正文:
为什么有些成年人表现得像个幼稚小孩?

  内在小孩是每个人内心中的孩子,这个内在孩子不会随着我们的年龄增长而增长,相反,他会永远像一个孩子一样珍藏在我们的内心中。每当你在现实生活中、学习、工作、遇到人际关系问题的时候,创伤小孩都会跳出来影响着你。所以,一个人尽管已经成年,看起来很成熟,但在遇到一些特殊情况时,依然会表现得像个小孩。如果你的 内在小孩被唤醒,该怎么办呢?

  Why Some Adults Can’t Act Their Age/

  为什么有些成年人表现得像个幼稚小孩?

  Sometimes at moments of particular stress, one adult will turn to another and say: ‘Stop behaving like a child.’ Or even, ‘Act your age.’ This isn’t merely rude – though might be that too.

  在面临特别大的压力时,一个成年人往往会对另一个成年人说:“别跟个小孩似的。”甚至说,“要有大人的样子。”这不仅无礼,尽管可能确实无礼。

  It seems that in contact with given challenges, we can revert back quite quickly to an earlier stage in our development. We leave behind our adult faculties, the ones associated with reason, logic, calm, strength, and perspective, and slip very quickly into a child-like spectrum marked by panic, rage, despair, terror and appeasement.

  在面对特定的压力时,我们似乎会快速恢复到幼稚小孩阶段。不顾成年人具备的能耐,抛弃掉那些成年人才具有的理性、逻辑、冷静、力量与远光,快速坠落到类似于幼稚小孩的层级,这一层级的标志是恐慌、愤怒、绝望、恐惧和安抚。

所给资料:
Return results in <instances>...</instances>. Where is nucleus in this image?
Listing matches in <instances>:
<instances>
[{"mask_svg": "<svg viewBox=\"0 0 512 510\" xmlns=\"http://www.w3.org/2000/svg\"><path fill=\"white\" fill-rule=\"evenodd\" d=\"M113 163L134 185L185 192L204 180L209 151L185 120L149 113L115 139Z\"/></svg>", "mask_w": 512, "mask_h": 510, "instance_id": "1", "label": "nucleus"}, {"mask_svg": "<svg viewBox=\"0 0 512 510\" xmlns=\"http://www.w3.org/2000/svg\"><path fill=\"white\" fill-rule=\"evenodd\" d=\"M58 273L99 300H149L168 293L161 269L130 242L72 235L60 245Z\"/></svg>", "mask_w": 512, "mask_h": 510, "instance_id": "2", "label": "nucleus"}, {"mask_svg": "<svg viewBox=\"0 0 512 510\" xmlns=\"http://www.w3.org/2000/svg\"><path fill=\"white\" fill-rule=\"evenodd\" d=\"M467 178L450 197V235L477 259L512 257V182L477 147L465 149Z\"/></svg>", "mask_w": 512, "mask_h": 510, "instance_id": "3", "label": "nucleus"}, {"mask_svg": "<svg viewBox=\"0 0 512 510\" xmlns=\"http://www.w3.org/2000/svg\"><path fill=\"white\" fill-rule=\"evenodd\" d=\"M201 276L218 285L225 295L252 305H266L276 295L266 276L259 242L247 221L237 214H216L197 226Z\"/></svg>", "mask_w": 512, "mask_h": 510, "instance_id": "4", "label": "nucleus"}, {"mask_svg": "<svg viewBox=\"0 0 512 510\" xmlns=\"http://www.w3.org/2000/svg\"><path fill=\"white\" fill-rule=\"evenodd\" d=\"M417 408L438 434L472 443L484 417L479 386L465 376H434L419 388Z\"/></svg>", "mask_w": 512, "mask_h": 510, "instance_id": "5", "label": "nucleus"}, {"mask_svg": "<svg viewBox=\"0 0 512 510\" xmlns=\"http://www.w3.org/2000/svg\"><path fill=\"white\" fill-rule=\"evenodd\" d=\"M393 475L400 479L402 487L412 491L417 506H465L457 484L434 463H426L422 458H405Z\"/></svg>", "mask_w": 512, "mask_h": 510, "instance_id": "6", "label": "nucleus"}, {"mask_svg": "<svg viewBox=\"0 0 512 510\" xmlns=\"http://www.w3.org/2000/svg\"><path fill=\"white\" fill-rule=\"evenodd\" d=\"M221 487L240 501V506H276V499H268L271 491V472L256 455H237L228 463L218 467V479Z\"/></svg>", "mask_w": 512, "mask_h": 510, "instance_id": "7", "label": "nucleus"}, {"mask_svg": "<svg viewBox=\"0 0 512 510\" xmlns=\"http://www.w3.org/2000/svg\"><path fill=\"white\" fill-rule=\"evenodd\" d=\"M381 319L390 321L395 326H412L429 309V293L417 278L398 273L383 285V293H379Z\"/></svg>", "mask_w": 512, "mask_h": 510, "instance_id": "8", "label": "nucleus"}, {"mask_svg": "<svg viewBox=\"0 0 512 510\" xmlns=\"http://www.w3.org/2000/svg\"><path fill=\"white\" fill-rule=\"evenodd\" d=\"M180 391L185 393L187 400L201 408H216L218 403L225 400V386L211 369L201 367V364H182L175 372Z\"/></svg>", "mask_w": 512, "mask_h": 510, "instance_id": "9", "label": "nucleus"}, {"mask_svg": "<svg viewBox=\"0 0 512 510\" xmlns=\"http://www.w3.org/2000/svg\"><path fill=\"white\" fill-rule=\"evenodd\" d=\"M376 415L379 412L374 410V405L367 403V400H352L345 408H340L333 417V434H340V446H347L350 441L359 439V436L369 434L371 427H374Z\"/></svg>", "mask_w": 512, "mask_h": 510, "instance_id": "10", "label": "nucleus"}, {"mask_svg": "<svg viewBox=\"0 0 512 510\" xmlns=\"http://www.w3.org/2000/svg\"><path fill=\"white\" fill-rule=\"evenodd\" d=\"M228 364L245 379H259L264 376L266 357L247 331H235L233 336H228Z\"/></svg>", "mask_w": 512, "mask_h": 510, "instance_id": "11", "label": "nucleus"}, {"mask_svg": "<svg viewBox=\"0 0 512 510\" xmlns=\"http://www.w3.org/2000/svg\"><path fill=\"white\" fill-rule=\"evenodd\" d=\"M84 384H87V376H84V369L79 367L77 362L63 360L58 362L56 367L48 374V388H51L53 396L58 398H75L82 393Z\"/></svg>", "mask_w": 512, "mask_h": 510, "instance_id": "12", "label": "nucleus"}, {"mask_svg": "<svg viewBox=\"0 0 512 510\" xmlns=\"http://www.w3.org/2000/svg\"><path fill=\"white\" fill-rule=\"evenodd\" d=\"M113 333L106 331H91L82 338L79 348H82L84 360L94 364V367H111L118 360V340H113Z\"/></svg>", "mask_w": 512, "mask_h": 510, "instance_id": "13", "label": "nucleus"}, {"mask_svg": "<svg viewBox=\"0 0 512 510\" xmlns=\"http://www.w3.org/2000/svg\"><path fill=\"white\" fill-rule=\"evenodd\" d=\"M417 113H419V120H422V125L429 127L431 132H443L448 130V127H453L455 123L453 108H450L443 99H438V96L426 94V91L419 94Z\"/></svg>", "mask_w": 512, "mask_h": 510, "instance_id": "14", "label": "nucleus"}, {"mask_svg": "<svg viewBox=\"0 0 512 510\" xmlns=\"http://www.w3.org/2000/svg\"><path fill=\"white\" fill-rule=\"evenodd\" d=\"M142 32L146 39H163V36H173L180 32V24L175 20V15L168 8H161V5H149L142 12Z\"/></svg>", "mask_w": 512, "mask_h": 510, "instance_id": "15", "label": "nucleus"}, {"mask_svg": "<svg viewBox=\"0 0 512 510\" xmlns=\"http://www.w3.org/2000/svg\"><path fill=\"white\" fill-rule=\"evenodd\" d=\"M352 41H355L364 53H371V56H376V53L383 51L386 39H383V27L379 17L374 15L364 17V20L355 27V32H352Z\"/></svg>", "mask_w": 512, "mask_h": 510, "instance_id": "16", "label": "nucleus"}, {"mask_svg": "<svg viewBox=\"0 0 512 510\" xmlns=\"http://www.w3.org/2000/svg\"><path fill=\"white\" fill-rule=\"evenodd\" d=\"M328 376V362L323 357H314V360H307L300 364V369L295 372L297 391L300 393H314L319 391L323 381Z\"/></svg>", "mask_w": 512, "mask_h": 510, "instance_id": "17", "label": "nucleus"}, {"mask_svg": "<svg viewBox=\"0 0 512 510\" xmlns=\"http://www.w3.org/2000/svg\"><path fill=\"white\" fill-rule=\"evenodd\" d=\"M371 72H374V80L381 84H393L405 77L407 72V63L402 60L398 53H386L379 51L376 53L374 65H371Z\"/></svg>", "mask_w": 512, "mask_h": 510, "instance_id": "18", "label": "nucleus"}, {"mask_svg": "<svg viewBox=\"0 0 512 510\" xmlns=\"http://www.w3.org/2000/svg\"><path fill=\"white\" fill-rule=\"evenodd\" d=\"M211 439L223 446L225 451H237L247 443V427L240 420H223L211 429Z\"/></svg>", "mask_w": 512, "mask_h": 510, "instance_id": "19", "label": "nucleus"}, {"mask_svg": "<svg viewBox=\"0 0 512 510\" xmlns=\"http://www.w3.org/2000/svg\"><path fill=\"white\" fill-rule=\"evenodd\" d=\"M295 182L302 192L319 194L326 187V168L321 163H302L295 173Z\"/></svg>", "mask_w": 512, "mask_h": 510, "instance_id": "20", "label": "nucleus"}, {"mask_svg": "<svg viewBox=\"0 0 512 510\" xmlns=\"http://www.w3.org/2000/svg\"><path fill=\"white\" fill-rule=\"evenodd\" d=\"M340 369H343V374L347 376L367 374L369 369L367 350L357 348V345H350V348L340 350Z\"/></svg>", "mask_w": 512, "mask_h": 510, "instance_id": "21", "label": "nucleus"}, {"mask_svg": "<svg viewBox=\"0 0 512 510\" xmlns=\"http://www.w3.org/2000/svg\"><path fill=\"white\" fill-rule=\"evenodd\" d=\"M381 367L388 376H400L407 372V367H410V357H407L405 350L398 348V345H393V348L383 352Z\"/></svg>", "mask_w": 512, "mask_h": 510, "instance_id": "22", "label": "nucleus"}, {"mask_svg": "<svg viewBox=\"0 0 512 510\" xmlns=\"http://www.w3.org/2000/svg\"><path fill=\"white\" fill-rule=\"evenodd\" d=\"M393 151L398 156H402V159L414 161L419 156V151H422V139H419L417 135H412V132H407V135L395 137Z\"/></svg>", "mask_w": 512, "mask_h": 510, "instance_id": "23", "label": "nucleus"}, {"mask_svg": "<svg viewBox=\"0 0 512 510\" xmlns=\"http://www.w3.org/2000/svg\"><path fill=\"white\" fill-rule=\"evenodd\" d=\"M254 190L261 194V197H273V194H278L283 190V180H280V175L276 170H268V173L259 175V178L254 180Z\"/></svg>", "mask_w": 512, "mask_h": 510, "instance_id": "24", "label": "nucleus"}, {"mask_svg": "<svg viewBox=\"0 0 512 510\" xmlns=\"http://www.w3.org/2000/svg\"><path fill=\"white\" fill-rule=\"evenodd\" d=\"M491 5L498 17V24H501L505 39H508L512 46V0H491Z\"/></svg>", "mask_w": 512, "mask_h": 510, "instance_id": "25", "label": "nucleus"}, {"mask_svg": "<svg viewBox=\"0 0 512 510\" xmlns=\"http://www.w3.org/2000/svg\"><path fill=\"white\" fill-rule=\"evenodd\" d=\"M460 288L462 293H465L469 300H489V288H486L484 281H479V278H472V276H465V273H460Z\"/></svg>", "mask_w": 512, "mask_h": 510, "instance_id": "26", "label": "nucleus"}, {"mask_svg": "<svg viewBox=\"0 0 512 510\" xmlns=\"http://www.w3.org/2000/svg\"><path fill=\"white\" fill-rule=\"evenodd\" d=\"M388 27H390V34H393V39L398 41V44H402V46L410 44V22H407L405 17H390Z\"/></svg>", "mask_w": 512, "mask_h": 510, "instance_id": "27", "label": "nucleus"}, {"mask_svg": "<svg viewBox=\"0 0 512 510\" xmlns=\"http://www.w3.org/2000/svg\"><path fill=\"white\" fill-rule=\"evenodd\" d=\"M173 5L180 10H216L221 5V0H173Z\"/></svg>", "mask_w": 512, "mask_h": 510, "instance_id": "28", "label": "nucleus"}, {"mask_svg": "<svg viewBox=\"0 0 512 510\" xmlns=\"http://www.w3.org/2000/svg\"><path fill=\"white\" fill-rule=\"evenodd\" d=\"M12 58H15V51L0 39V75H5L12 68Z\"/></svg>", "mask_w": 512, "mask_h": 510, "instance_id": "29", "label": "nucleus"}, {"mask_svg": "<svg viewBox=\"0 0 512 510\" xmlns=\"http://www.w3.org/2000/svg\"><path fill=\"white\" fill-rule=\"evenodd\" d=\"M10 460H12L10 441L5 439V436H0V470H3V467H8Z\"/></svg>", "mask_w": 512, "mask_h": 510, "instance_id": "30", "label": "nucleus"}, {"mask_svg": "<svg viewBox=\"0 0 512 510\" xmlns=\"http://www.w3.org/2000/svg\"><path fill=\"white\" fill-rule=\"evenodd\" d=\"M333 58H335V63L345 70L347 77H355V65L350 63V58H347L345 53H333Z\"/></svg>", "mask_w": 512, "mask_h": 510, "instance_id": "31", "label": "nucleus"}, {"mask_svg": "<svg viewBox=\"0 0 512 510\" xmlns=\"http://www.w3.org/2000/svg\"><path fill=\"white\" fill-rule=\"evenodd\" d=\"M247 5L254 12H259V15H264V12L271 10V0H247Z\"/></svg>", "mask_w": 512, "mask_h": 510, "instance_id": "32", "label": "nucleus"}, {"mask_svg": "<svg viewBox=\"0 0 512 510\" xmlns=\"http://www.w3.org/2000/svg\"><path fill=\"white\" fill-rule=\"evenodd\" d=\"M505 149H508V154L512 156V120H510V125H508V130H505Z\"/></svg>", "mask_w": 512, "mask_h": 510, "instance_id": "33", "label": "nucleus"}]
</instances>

练习题:
1. 请抄录正文中的一段:从含有"It seems that"的词句起,到"terror and appeasement."止,原样照抄。
2. 根据正文回答下列问题:
(a) 内在小孩会随着我们的年龄增长而增长吗?
(b) 在面临特别大的压力时,一个成年人往往会对另一个成年人说哪两句话?
(c) 类似于幼稚小孩的那一层级以哪些情绪为标志?

参考答案:
1.
It seems that in contact with given challenges, we can revert back quite quickly to an earlier stage in our development. We leave behind our adult faculties, the ones associated with reason, logic, calm, strength, and perspective, and slip very quickly into a child-like spectrum marked by panic, rage, despair, terror and appeasement.

2.
(a) 不会,它会永远像一个孩子一样珍藏在我们的内心中。
(b) "别跟个小孩似的。"和"要有大人的样子。"
(c) 恐慌、愤怒、绝望、恐惧和安抚。